Unlike alcohol, for which impairment can be reasonably measured using a breathalyzer, valid detection for marijuana requires drug testing. This is time-consuming, complicated and the drug tests for marijuana cannot determine an approximate degree of impairment. The detection of marijuana is also complicated by the various types of drug testing available and the types of myths, half-truths and rumors that surround marijuana drug testing.
Overview Of Colorado Drug Test Laws.
- Lack Of Fixed Laws – There are no fixed laws in the state of Colorado and if you feel the need to opt for a drug testing policy, you need to take that extra initiative. Colorado is an open state with no state law as such. Hence, you need to directly address and limit your workplace testing. The state limits the concept of testing.
- Nature Of The Policy – The state of Colorado does not require a written policy. Contrary to the state laws, the city of Boulder does require a written policy. At the same time, it is interesting to note that in the case of workers compensation and employment purposes, the need for a written policy is a must.
- The Need For Notice – The state of Colorado does not require any postings and hence an applicant’s prior permission is not essential to complete the testing process. At the same time, the city of Boulder does require an applicant’s notice.
- The Overall Costs – The tests, with special regards to the drug tests, need to be born by the employer. Likewise, no court of law has determined whether the drug or testing method is even considered a valid medical examination.
- Consequences – As far as the consequences are concerned, that can be taken care of by mutual understanding between the employer as well as the employee. No limits exist under the state law or court decision.
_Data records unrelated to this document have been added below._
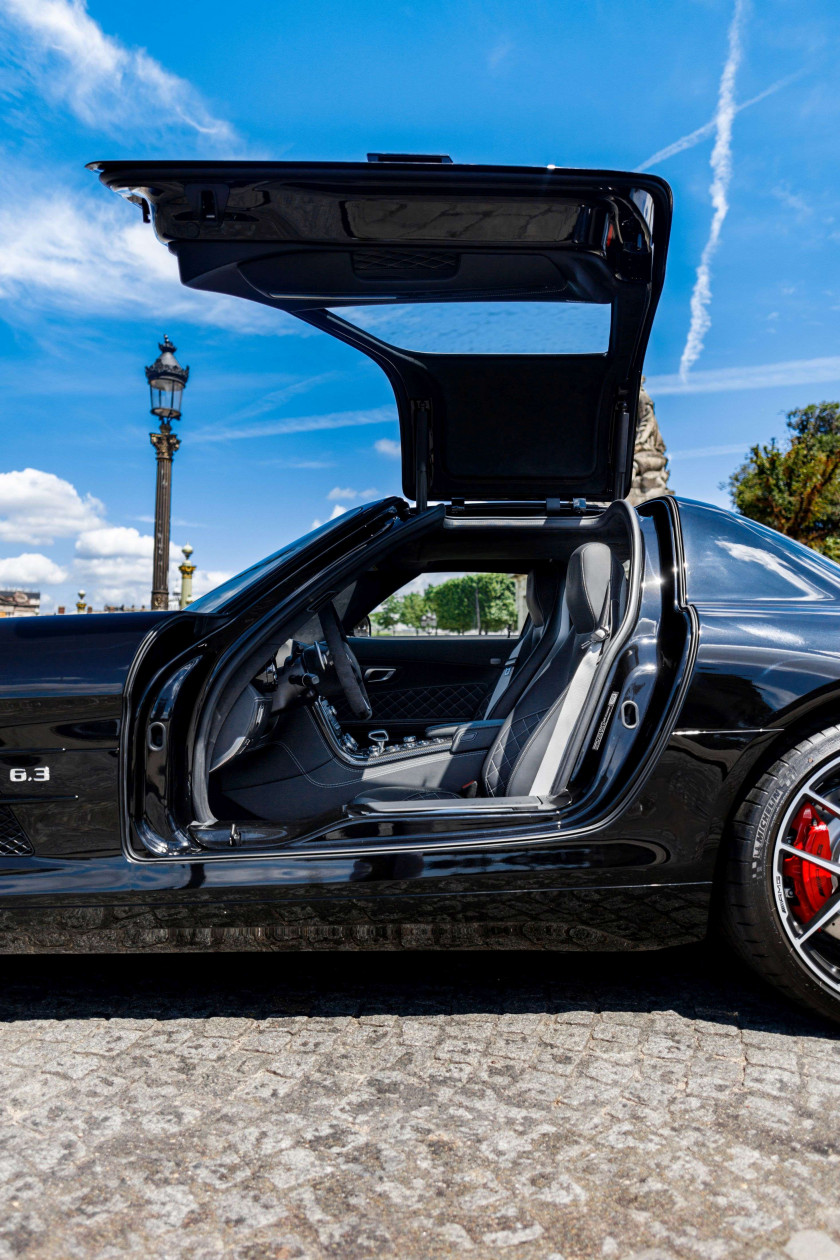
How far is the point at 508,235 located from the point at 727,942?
1969 mm

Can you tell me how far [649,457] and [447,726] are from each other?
735 inches

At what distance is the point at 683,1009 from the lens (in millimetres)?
2248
- The Boulder Ordinance 5195 Limits Testing – The city of Boulder Ordinance 5195 limits testing (no random) and imposes certain administrative rules. These rules can be read in detail through the means of numerous websites.
- Workers Compensation – As per the rules of the state there is a fifty percent reduction on the non medical benefits. If the worker is found intoxicated with alcohol, he/she is supposedly exempted from medical benefits which may amount to fifty percent of the total health benefits. If there is a 0.01 alcohol found in the person’s test, he is stated to be positively intoxicated.
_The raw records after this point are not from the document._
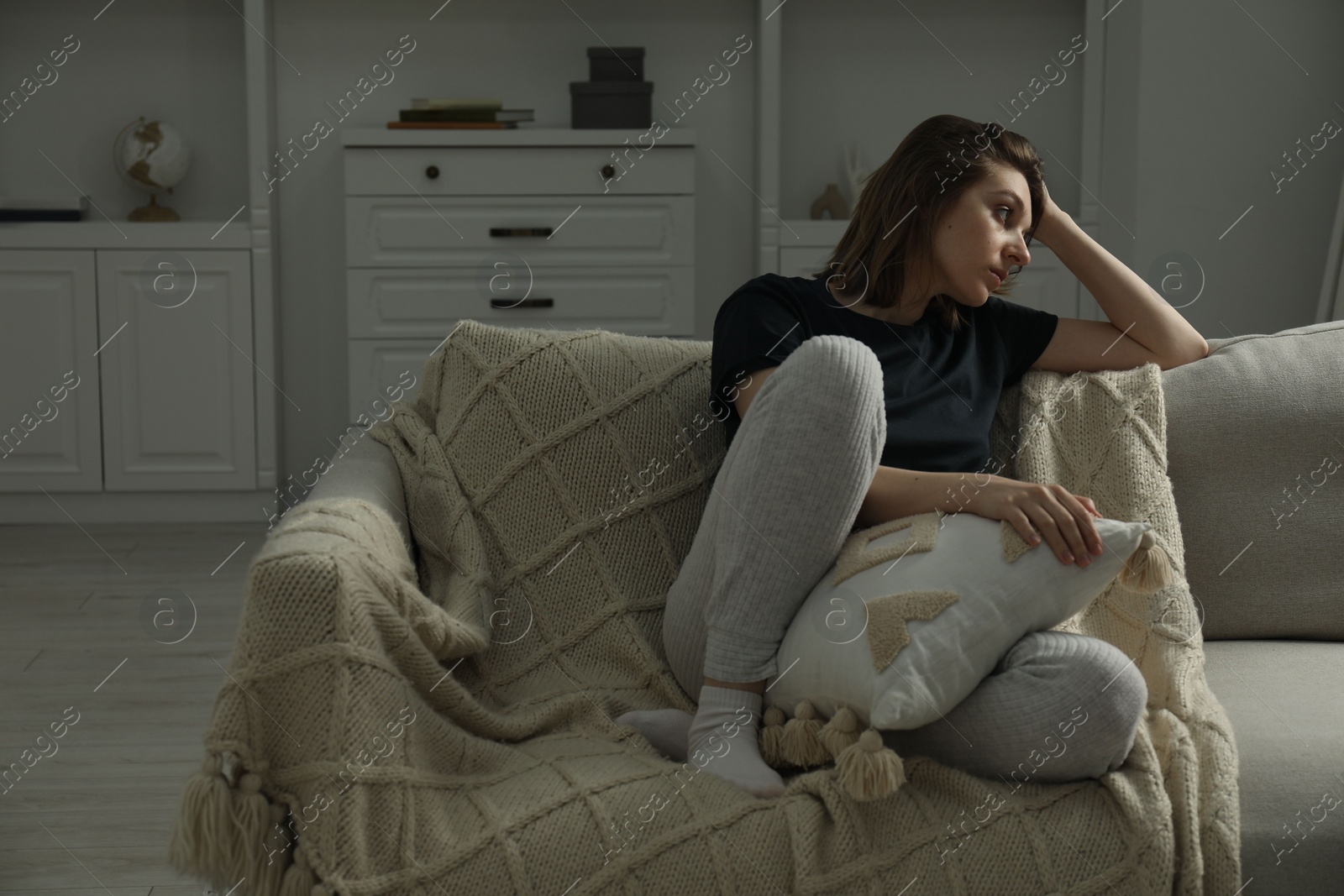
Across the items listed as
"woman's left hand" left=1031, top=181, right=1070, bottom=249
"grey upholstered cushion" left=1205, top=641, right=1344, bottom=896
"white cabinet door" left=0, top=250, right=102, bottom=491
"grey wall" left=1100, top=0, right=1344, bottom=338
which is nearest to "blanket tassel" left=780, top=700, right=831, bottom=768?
"grey upholstered cushion" left=1205, top=641, right=1344, bottom=896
- The Case Of Unemployment – In case an employee is stated to be infected with alcohol with the permissible limits exceeding 0.04 as established in the employer’s policy, the employer has the right to withhold the salary of the guilty employee. This is in accordance to CRS sec. 8-73-108(5) (e) (IX) (IX.5).
- Who Is To Be Tested – There is no restriction on the number of people who are to be tested. Well, regardless of the status and position of the employee, the prescribed drug tests need to take place on a periodical basis.
- What’s The Best Time – To be very honest, there is no such thing as ‘the best time’ for conducting a drug related test in the state of Colorado. Hence, as and when you feel the need to start a drug test, the employer as well as the employee can do so and fulfill their basic tasks without involving a third party.